1. Today we have FSP blobs but in the future we're going to have (menacing voice) Scalable FSP blobs. I consider Coreboot people to be unreliable narrators since Coreboot is feature-poor and isn't free from blobs anyway.
2. Pluton is going to be required for Windows so Intel, AMD, and Qualcomm will all have it. Resistance is futile. (It is really dumb that MS is FUDding themselves by not documenting Pluton.)
3. AFAIK Power10 was mostly finished before the pandemic. The switch from GloFo to Samsung and IBM's lack of experience with the Samsung process is more likely the cause of the third-party IP. Even if it was fully open the price/performance would still suck like all Power generations.
Since Windows is going to be irrelevant anyway (run everything in a browser, stream everything 'heavy', now the local OS is just a 'viewer'), and most 'connected' users on the planet are using a phone and whole generations grow up only ever using a phone for media/games/productivity and never touching a laptop/pc, all this will do is make Windows a niche.
Coreboot might not be perfect, but until there is enough powerful hardware (like ARM and RISC-V that isn't just multi-core but also has enough single-threaded performance) it's not like you're going to be able to run free and libre firmware on reasonable hardware (and no, pre-CSME hardware and pre-FSP hardware is not reasonable, it's just old at this point).

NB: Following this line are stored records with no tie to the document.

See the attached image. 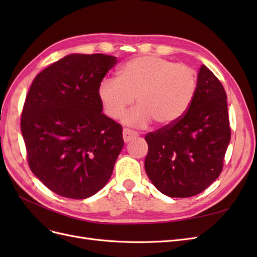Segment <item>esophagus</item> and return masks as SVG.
Wrapping results in <instances>:
<instances>
[{"label":"esophagus","instance_id":"obj_1","mask_svg":"<svg viewBox=\"0 0 257 257\" xmlns=\"http://www.w3.org/2000/svg\"><path fill=\"white\" fill-rule=\"evenodd\" d=\"M122 135H123V141L125 143H128L131 142L132 139H134L138 136V134L136 133V132L132 131V130H128V128H124L123 132H122Z\"/></svg>","mask_w":257,"mask_h":257}]
</instances>
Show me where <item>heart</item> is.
Instances as JSON below:
<instances>
[{
    "label": "heart",
    "instance_id": "obj_1",
    "mask_svg": "<svg viewBox=\"0 0 257 257\" xmlns=\"http://www.w3.org/2000/svg\"><path fill=\"white\" fill-rule=\"evenodd\" d=\"M197 89L193 67L157 57L144 56L124 64L119 78L106 77L98 85V97L106 114L118 119L134 102L137 107L123 122L137 127L152 120L165 126L178 121L189 109Z\"/></svg>",
    "mask_w": 257,
    "mask_h": 257
}]
</instances>
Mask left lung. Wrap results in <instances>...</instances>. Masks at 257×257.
I'll return each instance as SVG.
<instances>
[{"mask_svg": "<svg viewBox=\"0 0 257 257\" xmlns=\"http://www.w3.org/2000/svg\"><path fill=\"white\" fill-rule=\"evenodd\" d=\"M226 99L220 80L201 65L188 111L175 123L146 135V173L164 195H197L220 176L230 142Z\"/></svg>", "mask_w": 257, "mask_h": 257, "instance_id": "obj_1", "label": "left lung"}]
</instances>
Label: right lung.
<instances>
[{"mask_svg":"<svg viewBox=\"0 0 257 257\" xmlns=\"http://www.w3.org/2000/svg\"><path fill=\"white\" fill-rule=\"evenodd\" d=\"M116 63L102 53L68 54L31 84L20 122L29 166L58 195L88 198L112 174L122 126L102 112L98 85Z\"/></svg>","mask_w":257,"mask_h":257,"instance_id":"right-lung-1","label":"right lung"}]
</instances>
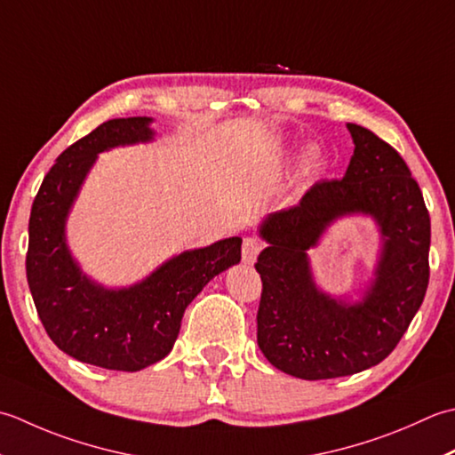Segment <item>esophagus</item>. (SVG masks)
I'll list each match as a JSON object with an SVG mask.
<instances>
[{
	"instance_id": "obj_1",
	"label": "esophagus",
	"mask_w": 455,
	"mask_h": 455,
	"mask_svg": "<svg viewBox=\"0 0 455 455\" xmlns=\"http://www.w3.org/2000/svg\"><path fill=\"white\" fill-rule=\"evenodd\" d=\"M263 251V241L257 237H245L243 239V263L253 265L257 261V255Z\"/></svg>"
}]
</instances>
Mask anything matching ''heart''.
Wrapping results in <instances>:
<instances>
[{
	"mask_svg": "<svg viewBox=\"0 0 455 455\" xmlns=\"http://www.w3.org/2000/svg\"><path fill=\"white\" fill-rule=\"evenodd\" d=\"M322 161V155L320 151L316 149V147H312V149H308L304 153V164L308 166V169H314V166H318Z\"/></svg>",
	"mask_w": 455,
	"mask_h": 455,
	"instance_id": "heart-1",
	"label": "heart"
}]
</instances>
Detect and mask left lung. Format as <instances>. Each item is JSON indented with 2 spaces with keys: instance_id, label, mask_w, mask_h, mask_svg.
<instances>
[{
  "instance_id": "obj_1",
  "label": "left lung",
  "mask_w": 455,
  "mask_h": 455,
  "mask_svg": "<svg viewBox=\"0 0 455 455\" xmlns=\"http://www.w3.org/2000/svg\"><path fill=\"white\" fill-rule=\"evenodd\" d=\"M347 129L355 149L344 179L316 182L259 229L268 247L255 263L263 281L257 344L271 365L306 381L381 363L411 326L430 279V214L419 182L383 139L355 124ZM347 213L373 215L384 235L376 279L355 305L318 291L305 255Z\"/></svg>"
}]
</instances>
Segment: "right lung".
<instances>
[{
	"label": "right lung",
	"instance_id": "obj_1",
	"mask_svg": "<svg viewBox=\"0 0 455 455\" xmlns=\"http://www.w3.org/2000/svg\"><path fill=\"white\" fill-rule=\"evenodd\" d=\"M151 117L109 119L64 151L36 192L29 218L27 283L49 338L70 357L139 371L169 355L187 306L216 275L241 261V239L172 257L129 289L92 283L74 261L64 224L98 153L151 141Z\"/></svg>",
	"mask_w": 455,
	"mask_h": 455
}]
</instances>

I hope POWER and ARM and later on RISC-V are getting powerful enough to not have to trust a CSME or FSP in the long run, but I doubt it. Even just having a PAVP DRM is something that is pushed by various corporate legal departments so hard that all the hardware that ends up in consumer land is going to be hobbled one way or another.
I'm afraid we'll end up in a world where you can get that libre and free stack on high performance hardware, but won't get access to all the IP, including IP cores for embedded FPGAs and IP like streaming media including audio, video and games.
>I'm afraid we'll end up in a world where you can get that libre and free stack on high performance hardware, but won't get access to all the IP, including IP cores for embedded FPGAs and IP like streaming media including audio, video and games.
Exactly. Also what worries me is that all it takes is one significant terrorist event to be organized over a libre software stack to get all this treachery in computing to become law too.
The increased attack surface that all this brings, implemented in a way that's opaque and non-removable, makes me incredibly nervous. You think cars and IoT devices are insecure? We're going to end up with that level of danger baked into every PC on the planet.